- **The exercise**: Copy the records from the line containing "Looking at this photo, which" through the end of the records, changing "cat's head" to "cat's face" and leaving everything else the same.

>> Start Raw data

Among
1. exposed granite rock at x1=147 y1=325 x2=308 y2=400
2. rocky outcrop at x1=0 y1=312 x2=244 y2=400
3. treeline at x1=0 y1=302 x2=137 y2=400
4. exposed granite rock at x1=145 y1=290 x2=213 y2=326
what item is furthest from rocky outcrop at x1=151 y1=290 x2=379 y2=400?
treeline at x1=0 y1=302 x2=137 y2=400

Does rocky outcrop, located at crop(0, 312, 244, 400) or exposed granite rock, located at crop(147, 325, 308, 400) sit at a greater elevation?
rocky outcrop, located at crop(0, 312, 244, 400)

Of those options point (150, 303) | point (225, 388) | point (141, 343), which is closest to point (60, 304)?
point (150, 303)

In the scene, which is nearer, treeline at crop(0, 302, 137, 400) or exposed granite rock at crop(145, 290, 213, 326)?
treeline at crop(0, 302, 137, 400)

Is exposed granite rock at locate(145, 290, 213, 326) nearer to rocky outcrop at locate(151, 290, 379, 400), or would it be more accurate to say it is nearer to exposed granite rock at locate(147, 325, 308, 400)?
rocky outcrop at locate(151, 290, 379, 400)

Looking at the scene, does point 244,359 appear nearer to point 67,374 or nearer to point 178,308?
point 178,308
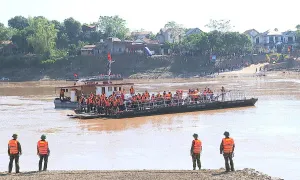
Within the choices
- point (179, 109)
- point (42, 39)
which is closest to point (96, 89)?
point (179, 109)

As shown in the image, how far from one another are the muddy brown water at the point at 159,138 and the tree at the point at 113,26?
80.1m

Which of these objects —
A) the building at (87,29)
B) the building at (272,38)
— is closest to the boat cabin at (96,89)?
the building at (87,29)

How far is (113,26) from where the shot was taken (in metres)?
125

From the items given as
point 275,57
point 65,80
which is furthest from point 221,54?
point 65,80

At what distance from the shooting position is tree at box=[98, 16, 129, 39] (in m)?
122

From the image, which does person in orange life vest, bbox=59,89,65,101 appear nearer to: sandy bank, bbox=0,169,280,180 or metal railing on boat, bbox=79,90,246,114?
metal railing on boat, bbox=79,90,246,114

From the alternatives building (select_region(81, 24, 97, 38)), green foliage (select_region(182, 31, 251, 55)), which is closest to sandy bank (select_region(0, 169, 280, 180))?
green foliage (select_region(182, 31, 251, 55))

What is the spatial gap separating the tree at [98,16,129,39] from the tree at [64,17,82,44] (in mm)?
6089

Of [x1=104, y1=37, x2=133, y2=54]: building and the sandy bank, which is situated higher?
[x1=104, y1=37, x2=133, y2=54]: building

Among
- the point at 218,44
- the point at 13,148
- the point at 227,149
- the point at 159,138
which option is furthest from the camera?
the point at 218,44

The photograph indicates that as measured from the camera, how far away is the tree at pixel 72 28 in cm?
11906

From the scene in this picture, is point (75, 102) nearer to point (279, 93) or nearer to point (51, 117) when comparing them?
point (51, 117)

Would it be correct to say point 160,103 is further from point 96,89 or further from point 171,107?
point 96,89

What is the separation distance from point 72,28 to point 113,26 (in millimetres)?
9694
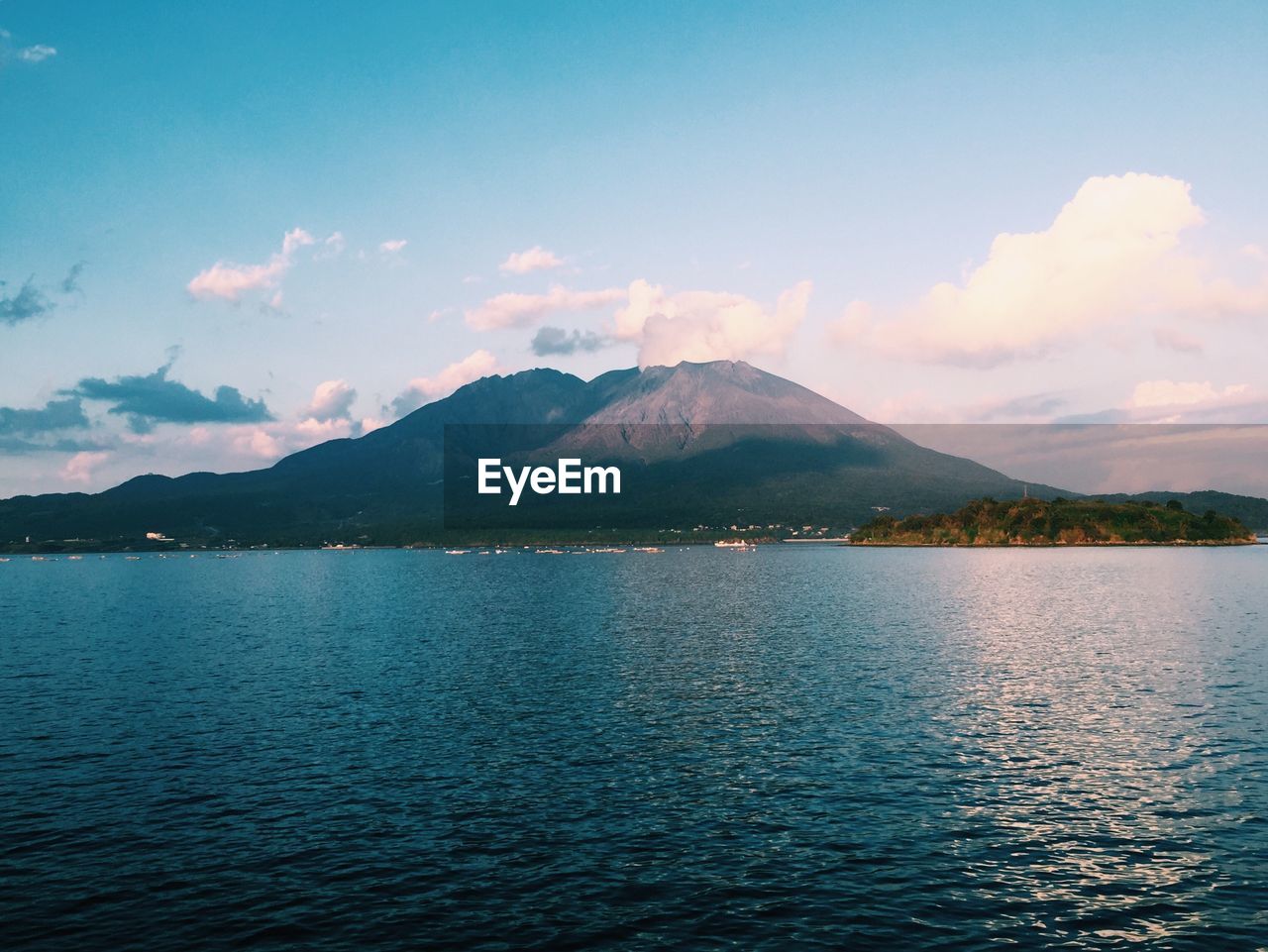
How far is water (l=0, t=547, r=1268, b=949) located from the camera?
2919 centimetres

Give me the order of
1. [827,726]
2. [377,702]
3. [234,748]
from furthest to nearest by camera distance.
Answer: [377,702] < [827,726] < [234,748]

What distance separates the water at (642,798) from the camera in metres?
29.2

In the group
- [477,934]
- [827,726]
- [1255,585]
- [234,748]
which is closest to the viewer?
[477,934]

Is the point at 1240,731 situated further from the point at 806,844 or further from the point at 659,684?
the point at 659,684

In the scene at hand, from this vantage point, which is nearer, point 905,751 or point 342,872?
point 342,872

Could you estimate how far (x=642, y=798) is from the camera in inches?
1660

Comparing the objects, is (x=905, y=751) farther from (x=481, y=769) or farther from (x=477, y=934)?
(x=477, y=934)

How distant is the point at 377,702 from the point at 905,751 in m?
41.1

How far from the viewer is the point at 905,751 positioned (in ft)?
163

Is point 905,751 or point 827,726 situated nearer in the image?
point 905,751

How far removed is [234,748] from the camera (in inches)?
2083

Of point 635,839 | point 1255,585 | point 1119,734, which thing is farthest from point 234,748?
point 1255,585

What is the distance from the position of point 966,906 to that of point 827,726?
27.0 m

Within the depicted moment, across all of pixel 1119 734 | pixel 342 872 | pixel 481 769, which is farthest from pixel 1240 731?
pixel 342 872
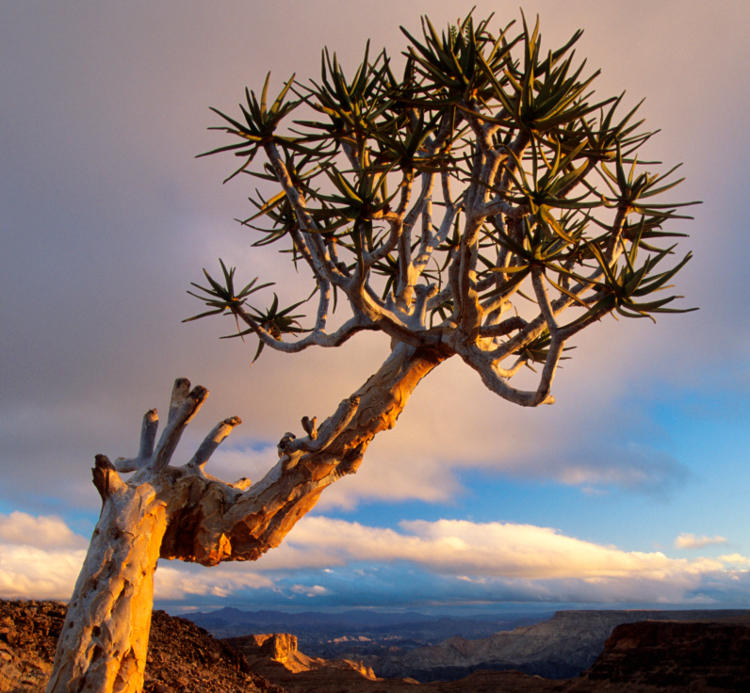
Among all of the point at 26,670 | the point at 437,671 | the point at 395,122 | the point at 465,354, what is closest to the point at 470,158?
the point at 395,122

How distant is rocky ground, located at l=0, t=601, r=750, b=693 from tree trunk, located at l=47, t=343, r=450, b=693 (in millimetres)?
1883

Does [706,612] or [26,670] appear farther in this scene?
[706,612]

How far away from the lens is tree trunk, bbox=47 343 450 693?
18.7 ft

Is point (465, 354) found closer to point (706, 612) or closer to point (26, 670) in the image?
point (26, 670)

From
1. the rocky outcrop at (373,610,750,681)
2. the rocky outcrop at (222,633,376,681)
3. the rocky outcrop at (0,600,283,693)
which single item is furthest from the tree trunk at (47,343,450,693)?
the rocky outcrop at (373,610,750,681)

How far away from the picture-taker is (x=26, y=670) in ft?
21.8

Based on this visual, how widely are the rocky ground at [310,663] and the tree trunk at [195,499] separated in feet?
6.18

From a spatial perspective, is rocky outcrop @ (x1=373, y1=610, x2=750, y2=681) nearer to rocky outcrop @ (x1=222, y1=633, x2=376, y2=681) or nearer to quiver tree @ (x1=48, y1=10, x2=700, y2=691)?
rocky outcrop @ (x1=222, y1=633, x2=376, y2=681)

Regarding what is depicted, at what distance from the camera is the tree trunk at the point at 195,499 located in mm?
5715

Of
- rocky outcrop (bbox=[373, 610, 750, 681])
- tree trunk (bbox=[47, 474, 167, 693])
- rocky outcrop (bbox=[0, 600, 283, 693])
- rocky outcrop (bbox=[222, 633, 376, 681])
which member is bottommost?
rocky outcrop (bbox=[373, 610, 750, 681])

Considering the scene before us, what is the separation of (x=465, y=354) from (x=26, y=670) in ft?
21.6

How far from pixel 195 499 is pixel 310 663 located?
1930 cm

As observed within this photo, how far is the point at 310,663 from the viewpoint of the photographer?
74.5 feet

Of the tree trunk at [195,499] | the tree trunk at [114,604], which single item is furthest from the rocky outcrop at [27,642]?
the tree trunk at [195,499]
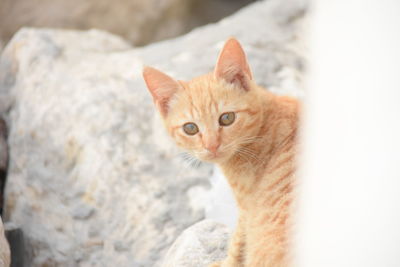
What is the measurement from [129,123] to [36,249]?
85 centimetres

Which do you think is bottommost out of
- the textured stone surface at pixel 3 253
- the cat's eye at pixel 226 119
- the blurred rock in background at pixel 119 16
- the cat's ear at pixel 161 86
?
the textured stone surface at pixel 3 253

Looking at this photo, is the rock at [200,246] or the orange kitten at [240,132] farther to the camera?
the rock at [200,246]

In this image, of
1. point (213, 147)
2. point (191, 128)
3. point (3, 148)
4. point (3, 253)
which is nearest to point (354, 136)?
point (213, 147)

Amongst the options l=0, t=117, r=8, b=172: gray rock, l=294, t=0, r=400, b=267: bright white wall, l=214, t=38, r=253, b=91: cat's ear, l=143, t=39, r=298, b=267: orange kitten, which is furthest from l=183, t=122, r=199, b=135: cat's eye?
l=0, t=117, r=8, b=172: gray rock

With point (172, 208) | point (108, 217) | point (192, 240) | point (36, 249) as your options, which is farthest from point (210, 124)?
point (36, 249)

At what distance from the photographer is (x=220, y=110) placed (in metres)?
1.93

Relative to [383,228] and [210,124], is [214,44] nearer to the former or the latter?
[210,124]

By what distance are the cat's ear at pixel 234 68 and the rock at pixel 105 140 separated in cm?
85

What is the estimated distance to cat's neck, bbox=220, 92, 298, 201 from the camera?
191 cm

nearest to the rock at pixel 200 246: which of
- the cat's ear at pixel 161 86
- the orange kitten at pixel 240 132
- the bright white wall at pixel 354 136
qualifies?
the orange kitten at pixel 240 132

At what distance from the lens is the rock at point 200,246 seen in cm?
204

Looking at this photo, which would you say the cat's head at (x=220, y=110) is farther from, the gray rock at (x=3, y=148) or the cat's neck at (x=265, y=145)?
the gray rock at (x=3, y=148)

>> End Raw data

- **The output**:
Looking at this photo, which would you say the cat's face at (x=220, y=110) is farther from, the gray rock at (x=3, y=148) or the cat's neck at (x=265, y=145)?
the gray rock at (x=3, y=148)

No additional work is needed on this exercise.